(TASKS TO COMPLETE):
**a.** In the paragraph of the loose powder review that gives the price, list every effect the powder is said to be designed or supposed to have.
**b.** Transcribe the stretch of the loose powder review from "This powder has" through "read back beautifully.".

La Prairie Translucent Cellular Treatment Loose Powder

La Prairie Translucent Cellular Treatment Loose Powder
La Prairie Translucent Cellular Treatment Loose Powder

La Prairie Translucent Cellular Treatment Loose Powder

La Prairie Translucent Cellular Treatment Loose Powder ($80.00 for 2.20 oz.) is available in two shades, Translucent 1 and Translucent 2, both of which are loose powders designed to set makeup and mattify the skin. It is also supposed to add radiance to the skin. Worth noting is for the price, you get a large, full-size (2.0 oz.) along with a travel-sized version (0.20 oz.), both of which are refillable (though, I did not spy any refills available online, so it may be an in-store purchase only).

I should probably be using Translucent 2, which is designed for warmer skin tones (and also for those on the darker side of the spectrum), but the product I received and tested was Translucent 1. I don’t have extremely strong yellow undertones, so that’s probably why I was able to get away with Translucent 1, which is generally more suitable for cooler skin tones and those on the lighter end of the spectrum. Loose Powders are a product that really needs to be tested on the face with an appropriate applicator, because merely swatching it on your arm or the back of your hand will rarely yield the same result. For reference, I’ve done an arm swatch only just blended so the product is still visible against my skin as well as before-and-after photos of the loose powder applied with a fluffy powder brush (MAC 134).

This powder has shimmer in it, and initially, when I first swatched it against the skin, I was like, “Ooh, boy, that is SO not going to work!” Lo and behold, it mattified without giving the skin an unnaturally dry appearance. The subtle reflecting particles help deliver that soft focused look that gives the skin the appearance of a softer, more even appearance. There are numerous loose powders on the market with similar properties, so it’s not unique to La Prairie’s by any means, but these types of powders work exceptionally well on camera. They’re picked up and read back beautifully.

La Prairie’s loose powder is extremely finely milled–so soft it feels like silk and almost comes together like a cream. It applies easily without looking caky and disappears against the skin when a flick of the brush. It sets my makeup in place and keeps it there for eight to ten hours without needing to re-powder or blot. While testing this, my skin was fairly normal, and like many of you, I do get a little oilier around my t-zone. Without a powder, my t-zone looks oily after six hours and foundations can feel slick on the skin, but I felt like everything remained solid until that eight hour mark.

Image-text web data
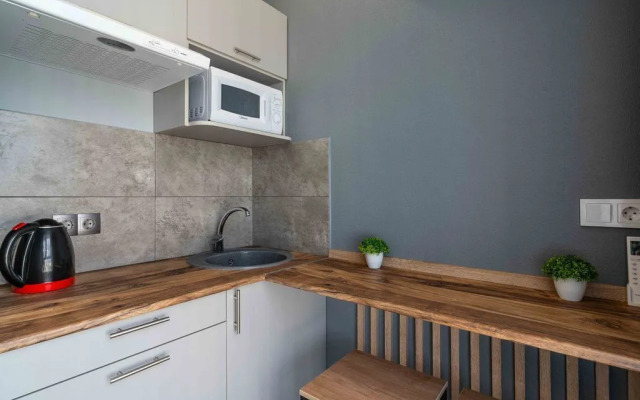 Апартаменты Cтудия Salt Lake City в ЖК Minsk World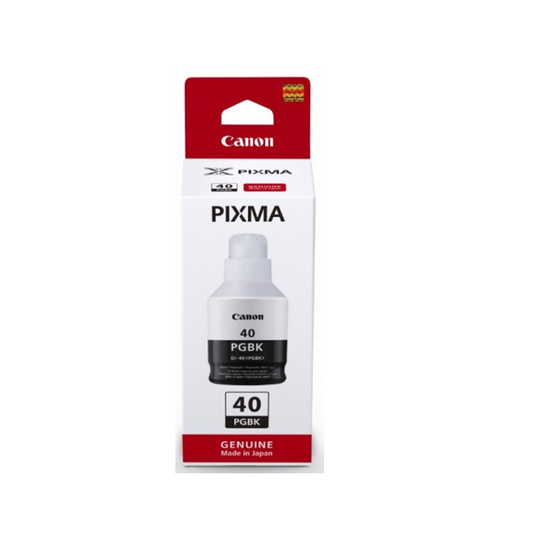 Ink Canon GI40 black ORIGINAL 170ml kép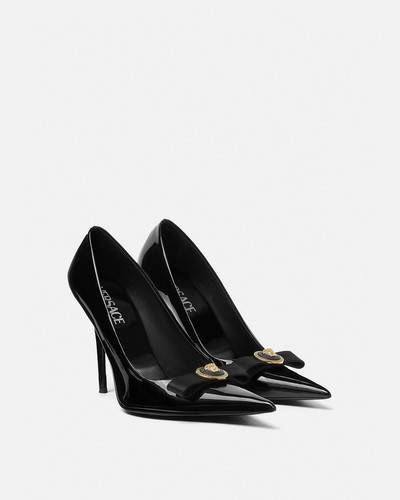 VERSACE Gianni Ribbon High Pumps outlook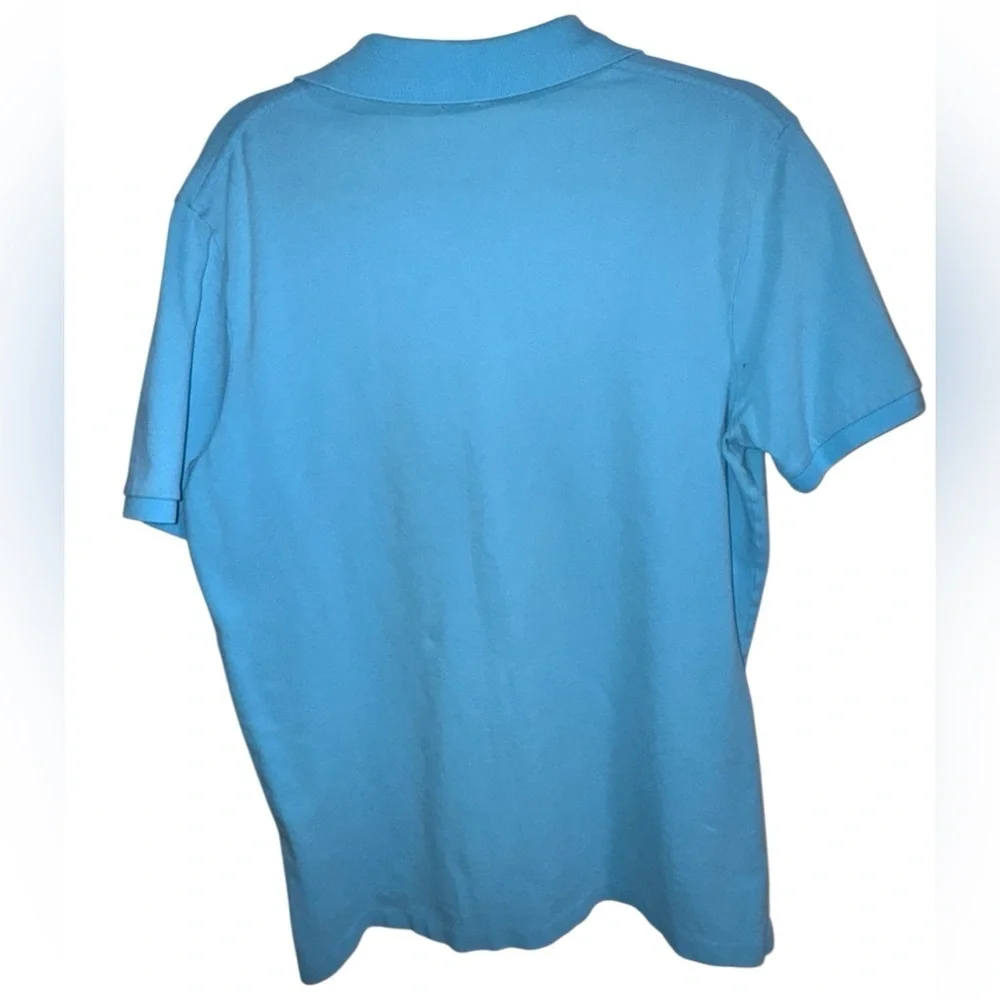 Polo Ralph Lauren Men’s Medium Classic Fit Blue Polo Shirt Cotton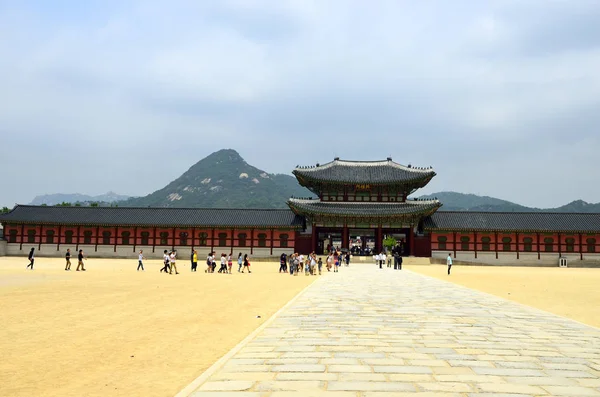 Gyeongbok Palace Seoul Korean Republic — Stock Photo, Image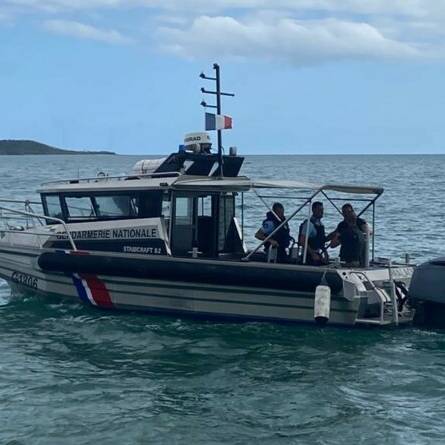 Guadeloupe : une nouvelle brigade nautique pour reprendre le contrôle du littoral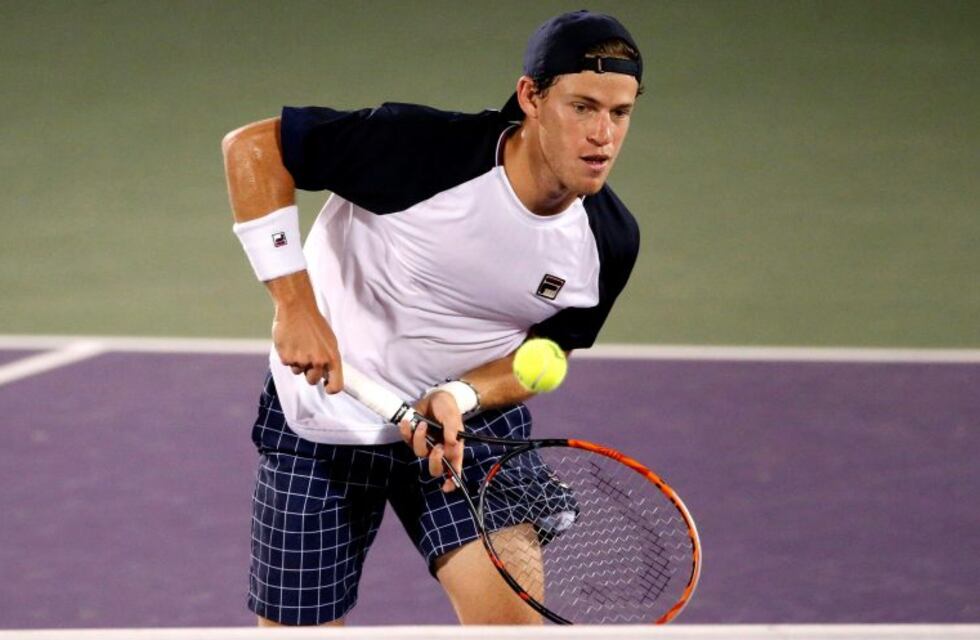 Schwartzman hizo un gran desgaste pero no pudo con Goffin en el Masters 1000 de Miami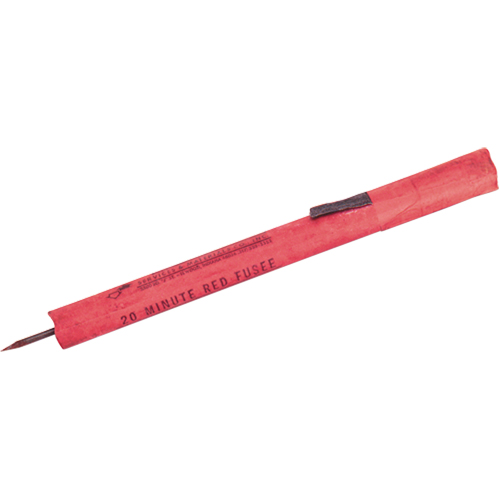 Torches de signalisation, Avec Extr&eacute;mit&eacute; en pointe, 20 min Les Distributions ICE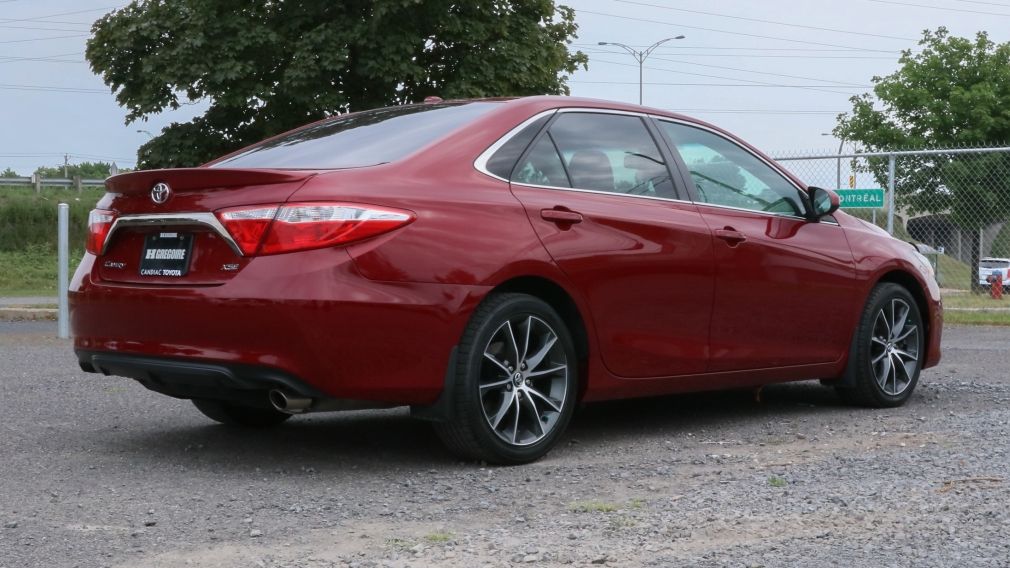 2015 Toyota Camry XSE | CUIR - TOIT - MAGS - CAM. RECUL - BLUETOOTH #16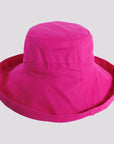 Sunny | Womens Cotton Sun Bucket Hat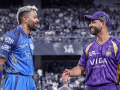 MI vs KKR IPL 2026: Hardik Pandya Win Toss, Mumbai Indians To Bowl First Against Kolkata Knight Riders in Mumbai; Check Playing XIs - Hindi News | MI vs KKR IPL 2026: Hardik Pandya Win Toss, Mumbai Indians To Bowl First Against Kolkata Knight Riders in Mumbai; Check Playing XIs | Latest cricket News at Lokmattimes.com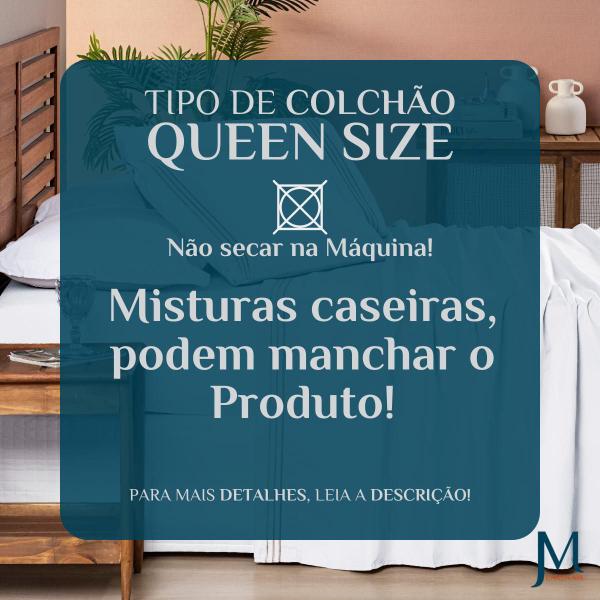 Imagem de Conjunto Cama Casal Queen Size Cherry Bordado Inglês 200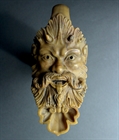 Picture of Grand Tour Gallio Antico Satyr's Head Oil Lamp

(RESPONSES PER TASK):
**a.**
- Set makeup
- Mattify the skin
- Add radiance to the skin

**b.**
This powder has shimmer in it, and initially, when I first swatched it against the skin, I was like, “Ooh, boy, that is SO not going to work!” Lo and behold, it mattified without giving the skin an unnaturally dry appearance. The subtle reflecting particles help deliver that soft focused look that gives the skin the appearance of a softer, more even appearance. There are numerous loose powders on the market with similar properties, so it’s not unique to La Prairie’s by any means, but these types of powders work exceptionally well on camera. They’re picked up and read back beautifully.